» **PROBLEM**: Pull out every line in the rows below that contains the string "mask". Case counts.

» **INPUT RECORDS**:

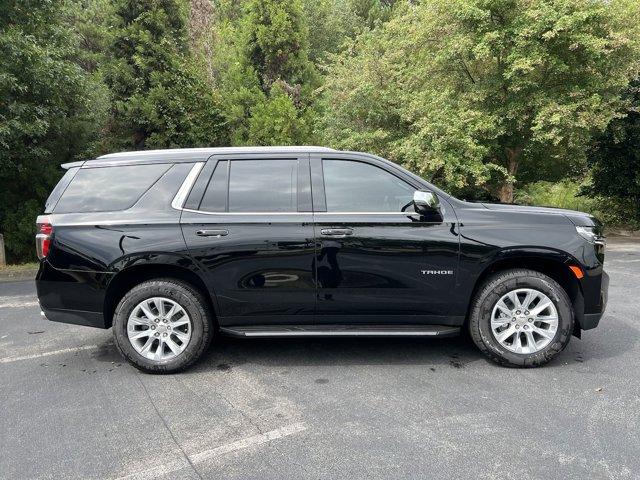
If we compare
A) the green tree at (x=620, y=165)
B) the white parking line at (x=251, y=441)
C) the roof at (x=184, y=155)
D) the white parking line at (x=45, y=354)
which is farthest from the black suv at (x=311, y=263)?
the green tree at (x=620, y=165)

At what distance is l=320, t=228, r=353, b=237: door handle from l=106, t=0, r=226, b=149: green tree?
32.9 feet

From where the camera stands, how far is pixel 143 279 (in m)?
4.31

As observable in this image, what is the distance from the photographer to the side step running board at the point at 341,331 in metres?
4.15

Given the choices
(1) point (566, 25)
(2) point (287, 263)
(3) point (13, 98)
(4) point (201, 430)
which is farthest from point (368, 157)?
(3) point (13, 98)

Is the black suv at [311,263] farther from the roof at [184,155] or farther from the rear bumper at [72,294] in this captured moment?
the roof at [184,155]

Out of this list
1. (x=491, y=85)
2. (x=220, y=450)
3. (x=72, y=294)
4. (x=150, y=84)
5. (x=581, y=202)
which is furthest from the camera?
(x=581, y=202)

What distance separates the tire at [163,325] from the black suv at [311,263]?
0.01m

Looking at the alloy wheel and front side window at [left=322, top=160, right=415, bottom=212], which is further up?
front side window at [left=322, top=160, right=415, bottom=212]

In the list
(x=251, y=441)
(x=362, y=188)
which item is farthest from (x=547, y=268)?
(x=251, y=441)

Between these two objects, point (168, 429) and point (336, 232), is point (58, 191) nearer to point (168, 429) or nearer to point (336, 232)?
point (168, 429)

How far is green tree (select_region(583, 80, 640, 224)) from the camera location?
43.9 ft

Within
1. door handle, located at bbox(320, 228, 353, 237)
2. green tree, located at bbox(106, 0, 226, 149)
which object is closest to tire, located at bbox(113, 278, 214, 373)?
door handle, located at bbox(320, 228, 353, 237)

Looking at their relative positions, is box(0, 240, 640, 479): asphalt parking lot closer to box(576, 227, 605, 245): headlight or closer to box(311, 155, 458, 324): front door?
box(311, 155, 458, 324): front door

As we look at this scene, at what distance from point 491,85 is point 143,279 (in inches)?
356
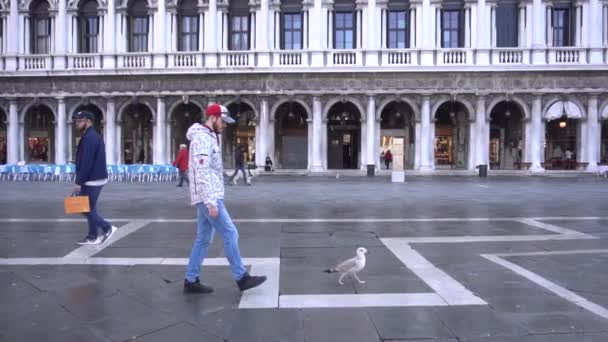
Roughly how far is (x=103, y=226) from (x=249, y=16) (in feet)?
90.1

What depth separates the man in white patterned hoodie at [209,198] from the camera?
5.71 metres

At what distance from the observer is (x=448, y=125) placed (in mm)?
35844

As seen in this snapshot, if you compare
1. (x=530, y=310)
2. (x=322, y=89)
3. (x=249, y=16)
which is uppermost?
(x=249, y=16)

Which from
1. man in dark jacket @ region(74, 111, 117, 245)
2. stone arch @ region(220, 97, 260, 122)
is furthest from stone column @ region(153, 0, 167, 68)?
man in dark jacket @ region(74, 111, 117, 245)

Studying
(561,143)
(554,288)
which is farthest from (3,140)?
(554,288)

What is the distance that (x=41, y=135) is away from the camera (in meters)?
37.9

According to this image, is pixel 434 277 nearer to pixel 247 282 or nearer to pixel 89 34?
pixel 247 282

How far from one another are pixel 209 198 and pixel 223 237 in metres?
0.47

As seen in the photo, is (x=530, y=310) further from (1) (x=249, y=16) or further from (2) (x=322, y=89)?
(1) (x=249, y=16)

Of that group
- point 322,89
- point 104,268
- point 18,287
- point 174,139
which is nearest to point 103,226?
point 104,268

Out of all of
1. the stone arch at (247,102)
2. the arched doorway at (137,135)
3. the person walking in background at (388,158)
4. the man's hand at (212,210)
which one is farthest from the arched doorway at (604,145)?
the man's hand at (212,210)

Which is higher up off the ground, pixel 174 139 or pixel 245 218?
pixel 174 139

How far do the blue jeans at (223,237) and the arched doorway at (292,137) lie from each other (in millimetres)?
29517

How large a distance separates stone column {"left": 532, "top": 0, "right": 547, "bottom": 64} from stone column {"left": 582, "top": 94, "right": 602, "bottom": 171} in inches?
139
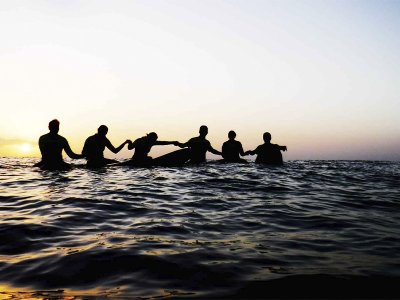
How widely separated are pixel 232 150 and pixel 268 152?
2081 millimetres

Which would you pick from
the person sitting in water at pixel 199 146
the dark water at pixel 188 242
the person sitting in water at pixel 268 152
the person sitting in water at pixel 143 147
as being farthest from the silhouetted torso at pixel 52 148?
the person sitting in water at pixel 268 152

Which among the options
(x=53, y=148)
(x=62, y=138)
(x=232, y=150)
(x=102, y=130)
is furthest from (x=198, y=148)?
(x=53, y=148)

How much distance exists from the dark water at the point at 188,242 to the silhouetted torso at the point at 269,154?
919 centimetres

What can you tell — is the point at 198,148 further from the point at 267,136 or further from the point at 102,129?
the point at 102,129

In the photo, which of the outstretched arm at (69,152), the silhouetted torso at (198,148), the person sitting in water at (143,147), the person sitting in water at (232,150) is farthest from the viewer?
the person sitting in water at (232,150)

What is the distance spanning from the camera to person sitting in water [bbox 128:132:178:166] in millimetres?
15422

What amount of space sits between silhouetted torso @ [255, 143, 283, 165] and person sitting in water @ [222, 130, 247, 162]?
3.98 feet

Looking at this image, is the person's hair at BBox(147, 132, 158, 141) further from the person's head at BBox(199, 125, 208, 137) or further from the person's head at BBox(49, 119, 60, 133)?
the person's head at BBox(49, 119, 60, 133)

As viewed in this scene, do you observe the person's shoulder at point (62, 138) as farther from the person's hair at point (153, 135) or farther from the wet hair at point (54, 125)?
the person's hair at point (153, 135)

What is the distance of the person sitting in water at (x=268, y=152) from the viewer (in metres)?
17.2

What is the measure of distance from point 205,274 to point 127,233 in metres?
1.77

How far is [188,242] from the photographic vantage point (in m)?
4.23

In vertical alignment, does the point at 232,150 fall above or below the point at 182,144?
below

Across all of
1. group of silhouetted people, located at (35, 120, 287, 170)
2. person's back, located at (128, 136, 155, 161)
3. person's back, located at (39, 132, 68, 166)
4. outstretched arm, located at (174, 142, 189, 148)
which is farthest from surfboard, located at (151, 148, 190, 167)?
person's back, located at (39, 132, 68, 166)
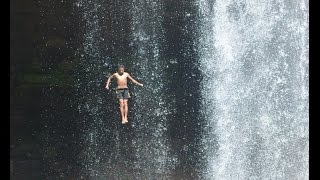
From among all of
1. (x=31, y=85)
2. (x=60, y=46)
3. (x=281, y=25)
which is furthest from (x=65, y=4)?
(x=281, y=25)

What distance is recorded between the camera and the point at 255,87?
6.77m

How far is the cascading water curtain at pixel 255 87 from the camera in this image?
22.1ft

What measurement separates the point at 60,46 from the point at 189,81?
1359 millimetres

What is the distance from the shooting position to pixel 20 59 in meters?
6.70

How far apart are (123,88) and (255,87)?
1354mm

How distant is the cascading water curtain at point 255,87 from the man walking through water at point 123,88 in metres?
0.79

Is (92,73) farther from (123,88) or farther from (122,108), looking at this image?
(122,108)

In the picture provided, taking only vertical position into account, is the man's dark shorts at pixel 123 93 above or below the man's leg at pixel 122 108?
above

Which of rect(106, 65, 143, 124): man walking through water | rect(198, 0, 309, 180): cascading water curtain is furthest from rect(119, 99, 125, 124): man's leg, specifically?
rect(198, 0, 309, 180): cascading water curtain

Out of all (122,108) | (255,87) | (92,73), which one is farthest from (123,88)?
(255,87)

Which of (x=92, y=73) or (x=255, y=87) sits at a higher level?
(x=92, y=73)

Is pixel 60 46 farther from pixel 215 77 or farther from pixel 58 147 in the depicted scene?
pixel 215 77

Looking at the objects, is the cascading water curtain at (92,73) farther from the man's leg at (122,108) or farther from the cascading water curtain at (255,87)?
the cascading water curtain at (255,87)

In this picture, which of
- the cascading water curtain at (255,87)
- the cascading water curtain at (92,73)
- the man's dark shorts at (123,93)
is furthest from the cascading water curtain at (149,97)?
the cascading water curtain at (255,87)
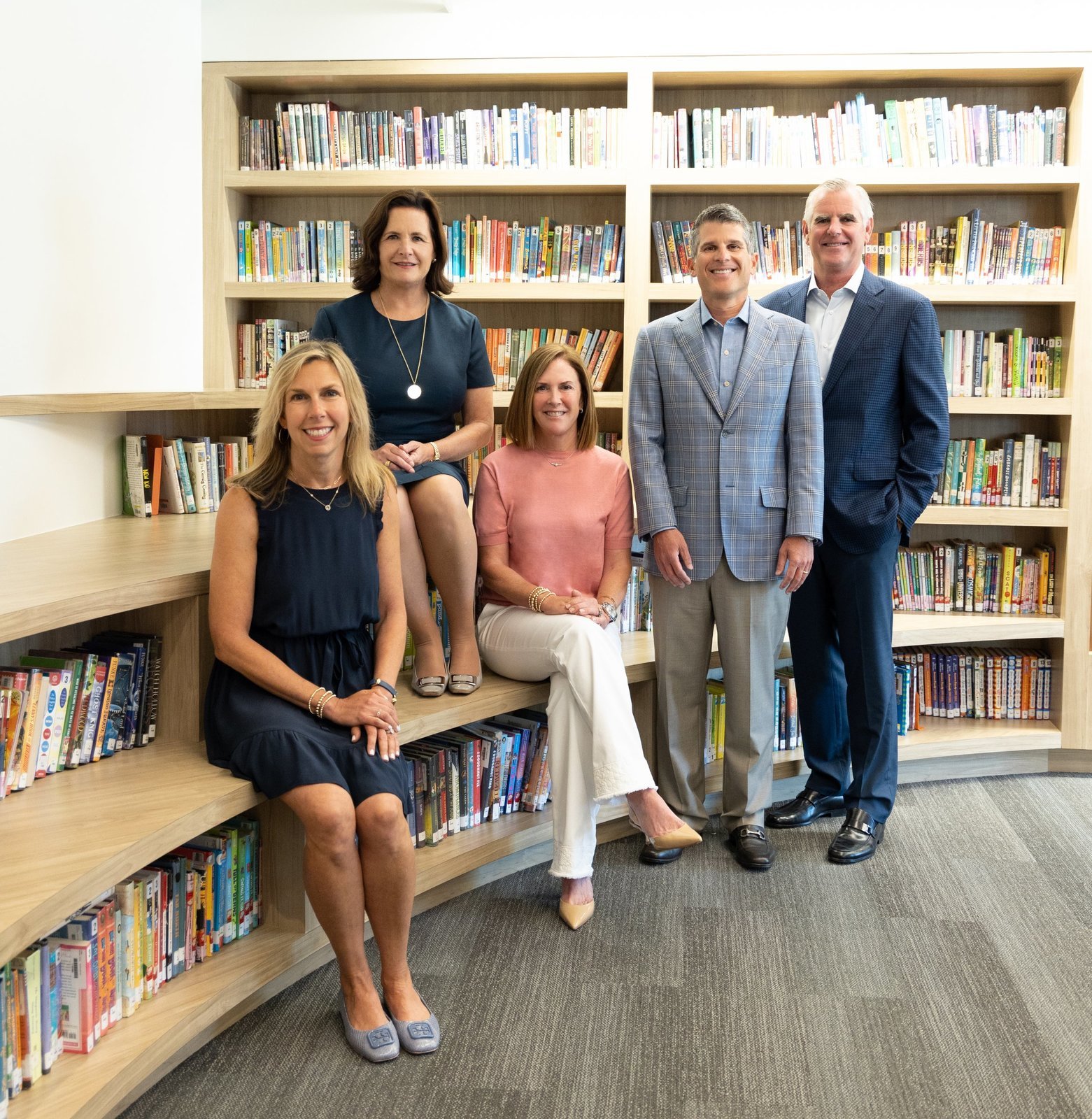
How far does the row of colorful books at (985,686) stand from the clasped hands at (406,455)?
6.61 feet

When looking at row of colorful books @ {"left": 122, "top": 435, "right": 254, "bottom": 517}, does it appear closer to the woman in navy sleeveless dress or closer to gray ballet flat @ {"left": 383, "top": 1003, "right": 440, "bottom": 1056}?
the woman in navy sleeveless dress

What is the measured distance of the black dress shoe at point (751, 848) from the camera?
3.02 meters

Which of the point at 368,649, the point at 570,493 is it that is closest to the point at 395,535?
the point at 368,649

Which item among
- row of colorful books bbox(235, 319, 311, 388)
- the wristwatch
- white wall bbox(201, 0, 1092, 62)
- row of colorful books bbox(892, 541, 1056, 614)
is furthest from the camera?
row of colorful books bbox(235, 319, 311, 388)

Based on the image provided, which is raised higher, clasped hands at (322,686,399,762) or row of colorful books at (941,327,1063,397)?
row of colorful books at (941,327,1063,397)

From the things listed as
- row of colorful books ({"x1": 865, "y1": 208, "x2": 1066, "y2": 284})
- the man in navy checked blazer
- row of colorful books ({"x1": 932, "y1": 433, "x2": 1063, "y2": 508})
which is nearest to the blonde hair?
the man in navy checked blazer

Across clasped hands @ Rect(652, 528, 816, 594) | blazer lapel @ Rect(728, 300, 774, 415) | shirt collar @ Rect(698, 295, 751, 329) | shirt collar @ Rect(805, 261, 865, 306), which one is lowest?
clasped hands @ Rect(652, 528, 816, 594)

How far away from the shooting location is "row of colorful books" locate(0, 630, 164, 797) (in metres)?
2.16

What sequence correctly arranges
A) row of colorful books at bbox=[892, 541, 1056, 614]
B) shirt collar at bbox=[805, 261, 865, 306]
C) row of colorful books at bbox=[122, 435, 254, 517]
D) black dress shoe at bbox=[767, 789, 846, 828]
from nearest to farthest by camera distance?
1. shirt collar at bbox=[805, 261, 865, 306]
2. black dress shoe at bbox=[767, 789, 846, 828]
3. row of colorful books at bbox=[122, 435, 254, 517]
4. row of colorful books at bbox=[892, 541, 1056, 614]

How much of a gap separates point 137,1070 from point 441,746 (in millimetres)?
1116

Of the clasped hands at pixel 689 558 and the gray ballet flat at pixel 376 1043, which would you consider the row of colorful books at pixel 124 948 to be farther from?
the clasped hands at pixel 689 558

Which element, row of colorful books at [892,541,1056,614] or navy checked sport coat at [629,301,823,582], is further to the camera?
row of colorful books at [892,541,1056,614]

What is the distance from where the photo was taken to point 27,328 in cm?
296

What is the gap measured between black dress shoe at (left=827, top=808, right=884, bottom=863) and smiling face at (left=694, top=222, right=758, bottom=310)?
4.70 feet
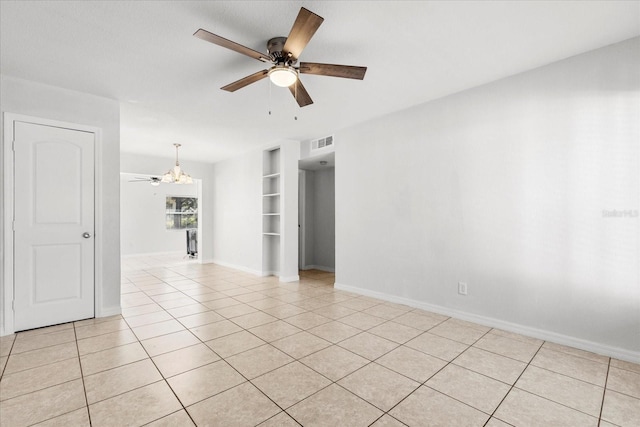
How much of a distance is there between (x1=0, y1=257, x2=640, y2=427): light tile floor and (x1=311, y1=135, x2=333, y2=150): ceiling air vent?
117 inches

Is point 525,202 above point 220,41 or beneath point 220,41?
beneath

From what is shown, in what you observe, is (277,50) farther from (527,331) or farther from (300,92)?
(527,331)

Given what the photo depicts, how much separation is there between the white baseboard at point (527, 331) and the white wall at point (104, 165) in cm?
361

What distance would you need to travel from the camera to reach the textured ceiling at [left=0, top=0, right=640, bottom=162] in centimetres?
210

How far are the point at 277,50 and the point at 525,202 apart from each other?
285cm

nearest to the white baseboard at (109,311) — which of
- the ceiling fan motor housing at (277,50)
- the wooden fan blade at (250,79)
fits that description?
the wooden fan blade at (250,79)

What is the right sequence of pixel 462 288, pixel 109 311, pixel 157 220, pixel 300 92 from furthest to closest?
pixel 157 220
pixel 109 311
pixel 462 288
pixel 300 92

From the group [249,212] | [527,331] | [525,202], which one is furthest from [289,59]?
[249,212]

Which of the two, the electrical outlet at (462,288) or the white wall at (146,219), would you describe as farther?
the white wall at (146,219)

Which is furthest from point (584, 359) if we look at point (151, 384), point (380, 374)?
point (151, 384)

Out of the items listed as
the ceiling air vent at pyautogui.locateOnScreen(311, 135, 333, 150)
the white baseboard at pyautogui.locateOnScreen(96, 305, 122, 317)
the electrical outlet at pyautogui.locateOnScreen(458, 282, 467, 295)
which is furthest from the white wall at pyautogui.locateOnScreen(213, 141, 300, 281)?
the electrical outlet at pyautogui.locateOnScreen(458, 282, 467, 295)

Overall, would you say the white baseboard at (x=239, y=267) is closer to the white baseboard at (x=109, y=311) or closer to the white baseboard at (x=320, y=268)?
the white baseboard at (x=320, y=268)

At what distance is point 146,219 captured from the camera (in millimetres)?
9688

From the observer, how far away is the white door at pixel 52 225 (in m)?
3.13
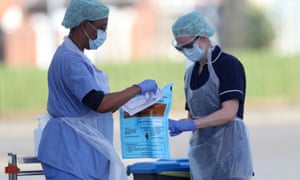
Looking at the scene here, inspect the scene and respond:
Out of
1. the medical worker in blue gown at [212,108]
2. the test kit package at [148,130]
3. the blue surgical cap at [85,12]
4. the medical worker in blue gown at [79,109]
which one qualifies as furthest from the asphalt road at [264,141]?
the blue surgical cap at [85,12]

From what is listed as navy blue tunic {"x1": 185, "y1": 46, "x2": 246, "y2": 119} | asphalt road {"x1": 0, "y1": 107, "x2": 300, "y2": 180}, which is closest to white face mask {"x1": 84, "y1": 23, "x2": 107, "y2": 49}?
navy blue tunic {"x1": 185, "y1": 46, "x2": 246, "y2": 119}

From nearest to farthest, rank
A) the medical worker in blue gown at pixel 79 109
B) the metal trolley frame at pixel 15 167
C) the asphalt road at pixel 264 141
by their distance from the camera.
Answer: the medical worker in blue gown at pixel 79 109
the metal trolley frame at pixel 15 167
the asphalt road at pixel 264 141

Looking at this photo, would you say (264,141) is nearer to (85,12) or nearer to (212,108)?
(212,108)

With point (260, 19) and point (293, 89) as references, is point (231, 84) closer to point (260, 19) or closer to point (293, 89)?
point (293, 89)

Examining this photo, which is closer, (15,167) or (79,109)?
(79,109)

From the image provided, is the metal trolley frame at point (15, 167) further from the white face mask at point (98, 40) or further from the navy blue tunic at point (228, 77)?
the navy blue tunic at point (228, 77)

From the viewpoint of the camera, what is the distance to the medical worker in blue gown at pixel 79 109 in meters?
4.78

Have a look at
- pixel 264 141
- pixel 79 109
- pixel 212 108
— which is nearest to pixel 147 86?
pixel 79 109

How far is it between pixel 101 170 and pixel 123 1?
118 feet

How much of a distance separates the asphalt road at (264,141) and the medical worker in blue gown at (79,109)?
2.10 meters

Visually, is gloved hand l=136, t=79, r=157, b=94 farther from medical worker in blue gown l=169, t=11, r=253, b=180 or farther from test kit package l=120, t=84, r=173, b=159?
medical worker in blue gown l=169, t=11, r=253, b=180

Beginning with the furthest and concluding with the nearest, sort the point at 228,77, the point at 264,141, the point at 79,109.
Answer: the point at 264,141 → the point at 228,77 → the point at 79,109

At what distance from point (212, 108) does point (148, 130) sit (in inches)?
16.7

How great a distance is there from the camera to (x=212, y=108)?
16.9 ft
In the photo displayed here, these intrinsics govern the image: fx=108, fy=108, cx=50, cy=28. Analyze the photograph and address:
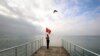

» **SOLUTION FOR THIS PROBLEM**:
From what is listed as navy blue tunic {"x1": 185, "y1": 46, "x2": 246, "y2": 119} | asphalt road {"x1": 0, "y1": 107, "x2": 300, "y2": 180}, which is closest to white face mask {"x1": 84, "y1": 23, "x2": 107, "y2": 49}?
From the image provided, is the metal trolley frame at point (15, 167) further from the white face mask at point (98, 40) or further from the navy blue tunic at point (228, 77)?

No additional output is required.